The monitor sits on a very sturdy V-shaped metal stand, which provides very good stability. It doesn’t pick up much vibration in use, and the monitor is very stable, even when you move the table it’s sitting on. The stand allows you to tilt the monitor as well as rotate it sideways by a few degrees, and to raise or lower it.

Centrally, on the front of the monitor we have an infrared sensor, as it can be controlled by a remote control, included in the package. This gives access to all the settings available in the TV’s menu, and is equipped with a D-Pad and quick access to HDR and sound settings.

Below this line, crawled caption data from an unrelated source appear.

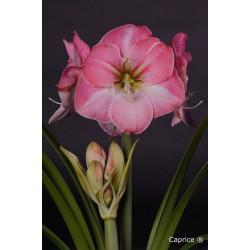 Amaryllis mt. 36-38 Rose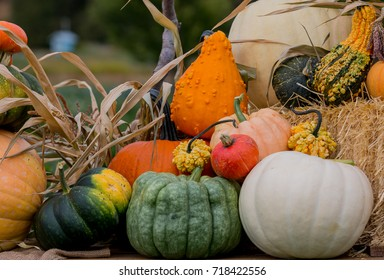 Decorative fall display of pumpkins and squash fresh from the farmers fields.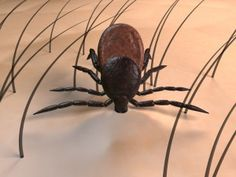 To Prevent Ticks: Wear light clothing Fill a small Spritz bottle with water, add 40 drops of Tea Tree Essential Oil, shake and spray on liberally. TO REMOVE TICK: Squirt a glob of liquid hand soap to a cotton ball, Cover the entire tick with the soaked cotton ball for a full 20 seconds. The tick will cease biting, back out and will remain stuck to the cotton ball when it's pulled away. If unsure how long its been biting you, once you pull off put in alcohol, can have tested, if need be.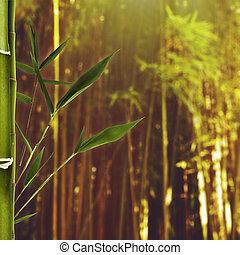 Summer beauty day in the bamboo forest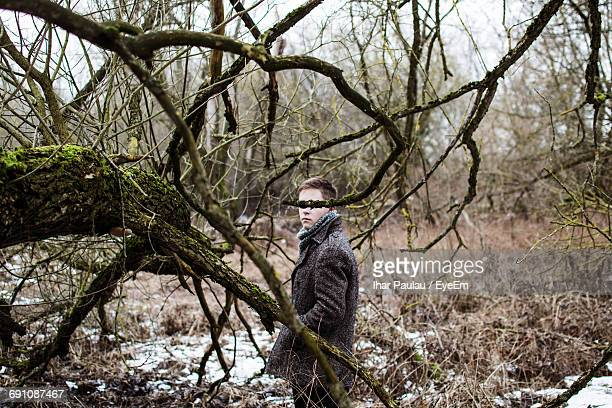 Young Man Seen Through Bare Tree In Forest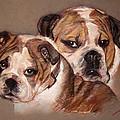 Bulldogs by Ylli Haruni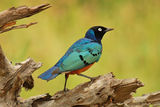 """""""Superb Starling"""" ; comments:27"""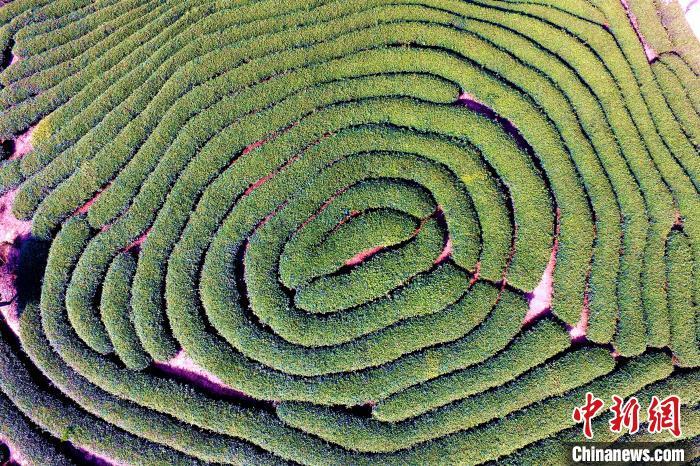 空中鸟瞰福建漳平台湾农民创业园里整齐的茶园。 王东明 摄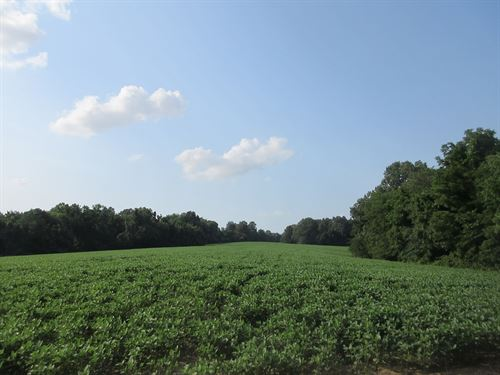 Farm For Sale in Scott County, MO : Scott City : Scott County : Missouri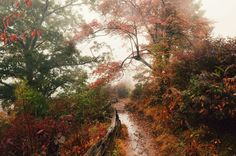 Graveyard Fields. The Blue Ridge Parkway. North Carolina. [2048x1360] [OC]   landscape Nature Photos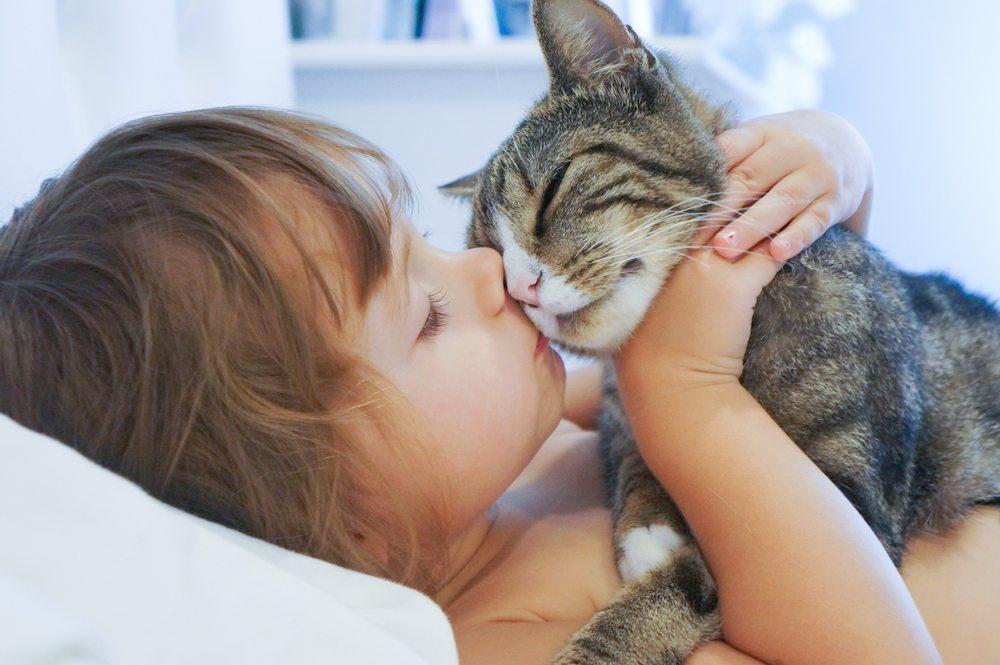 Katzen wollen es sicher und bequem (Bild: © AlenaNex - shutterstock.com)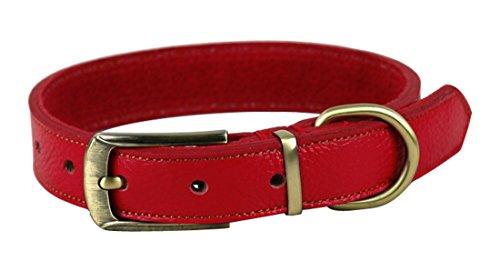 ZEEY Soft Leather Adjustable Basic Neck Belt Collar for Dogs, Neck 35cm-45cm and 2.5cm Wide, Easy to Use Copper Collar…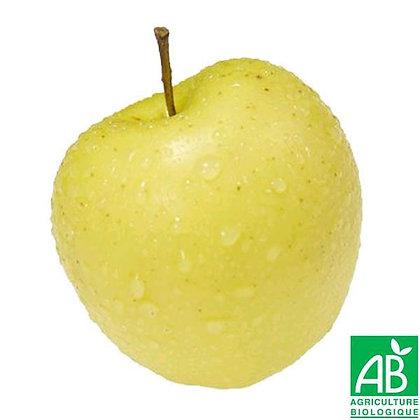 POMME variété Golden Bio (601)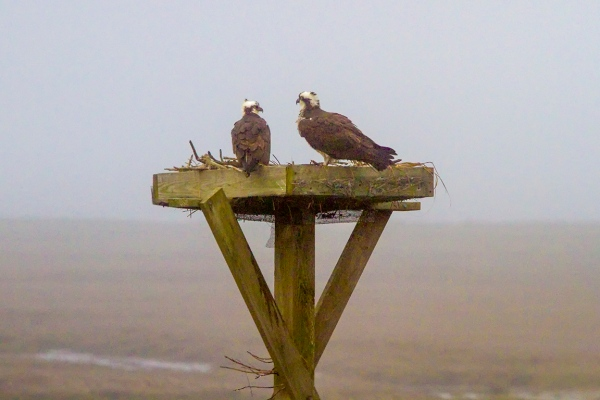 Osprey_Nest_v1_fog_400mm_MG_4834-2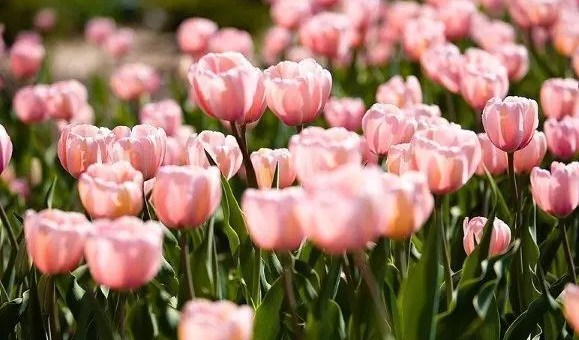 Holland Flowers Festival, in Olanda con i tulipani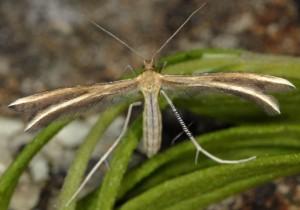 Merrifieldia spicidactyla 06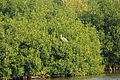 Gfp-florida-everglades-national-park-bird-in-trees.jpg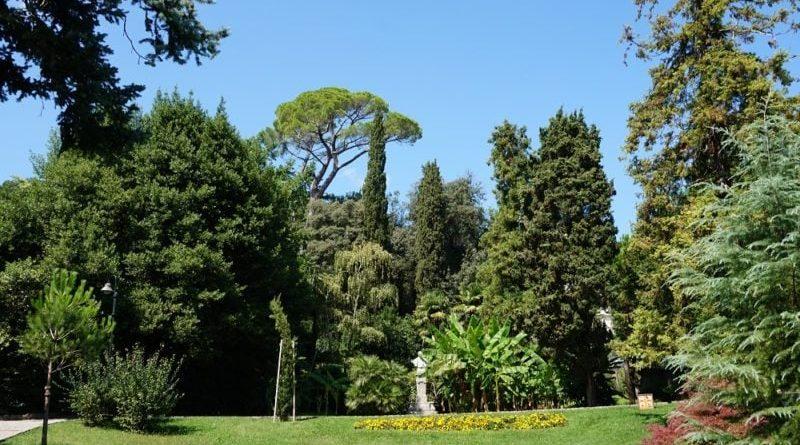 park mit der natur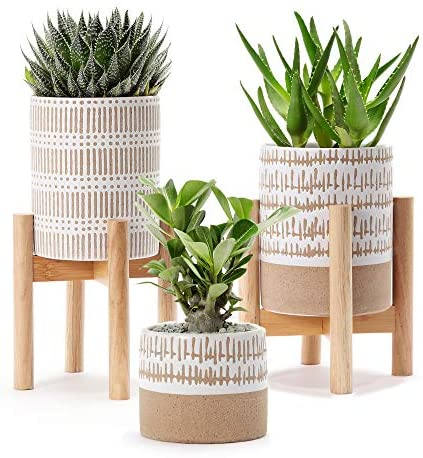 """Very cute Set of 3 small stoneware pots with two plant stands - two pots are 5.75"""" high and 4.5"""" wide and the smallest is 3.5"""" high x 4"""" wide. The pots do not have drainage holes. Plants not included."""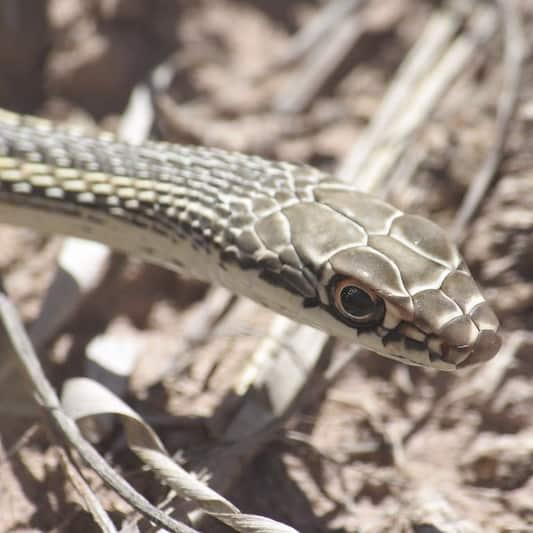 Masticophis Taeniatus – Striped Whipsnake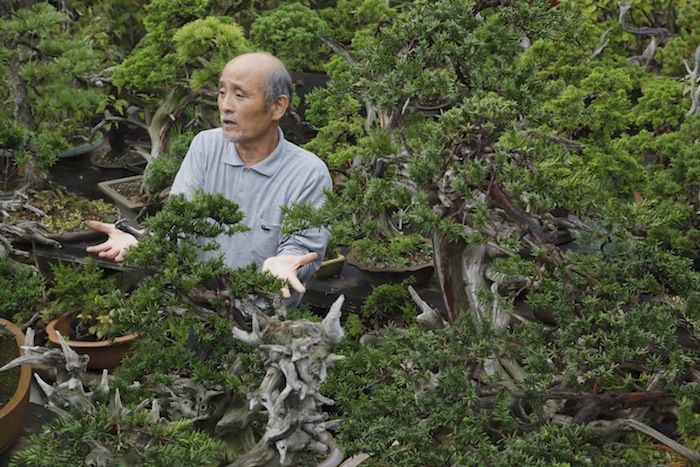 "Takeo Kawabe: ""Only part of a long life of a tree can I support. My work is incomplete at all times."""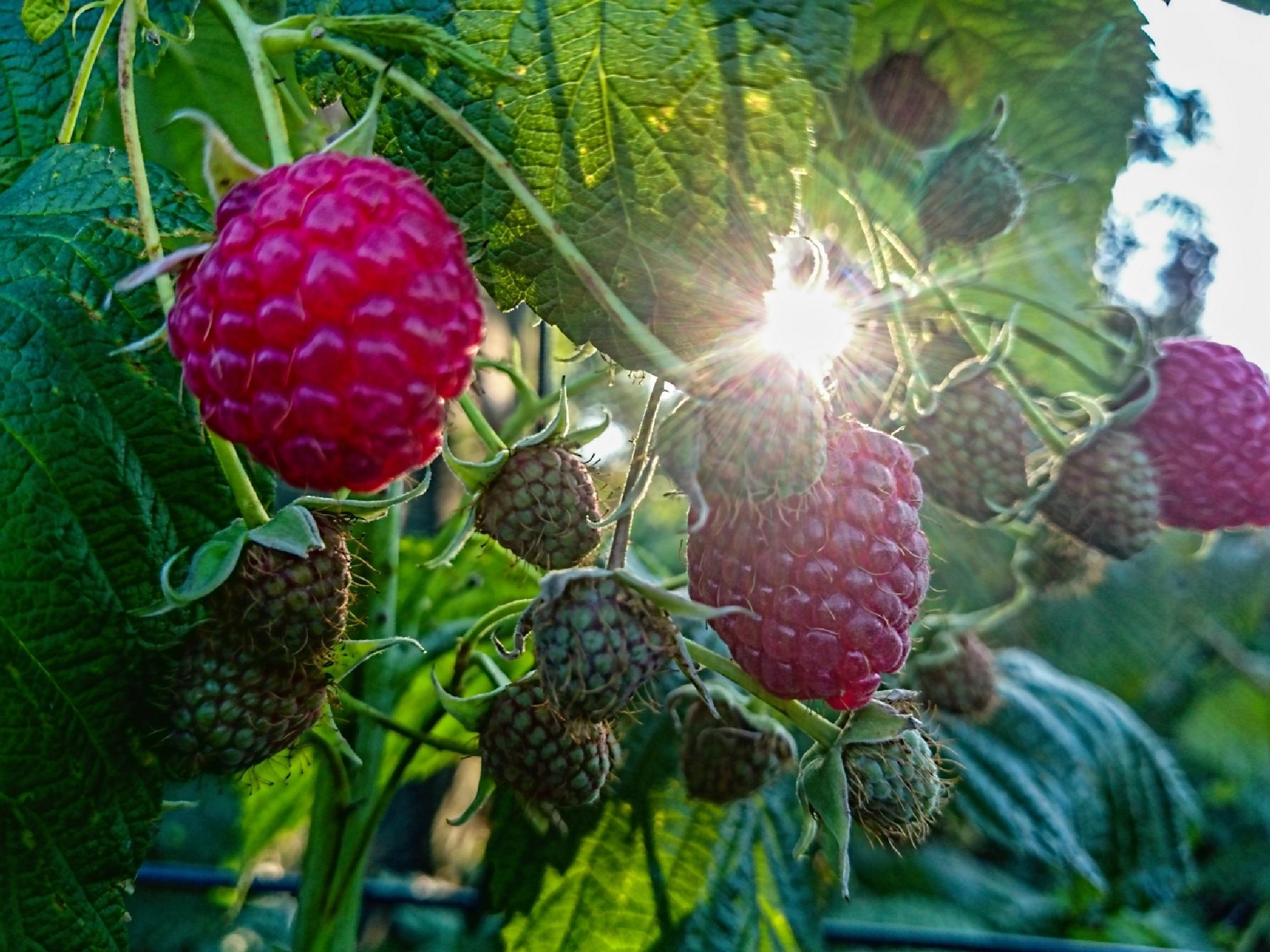 Raspberries in the sun by Waldemar Sadlowski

Also included in the box are all the cables you need, from HDMI, DisplayPort and USB-B to a VGA cable. Incidentally, the monitor includes two HDMI 2.1 ports, a DisplayPort 1.4, a headphone jack, as well as four USBs. I didn’t understand the inclusion of the VGA cable in the package, given that there is no such port on the TV.

BenQ’s menus are still quite complicated to navigate

BenQ has never been a company known for its well-organized monitor menus, and even now I can’t say I’m totally happy with them. The monitor includes several buttons at the bottom: one for Power, one directional button for menu navigation, and two buttons for quick, configurable settings. The problem is that they’re not marked anywhere on the front of the monitor, so you have to “fumble” with your hand underneath and try each one until you hit the one you want.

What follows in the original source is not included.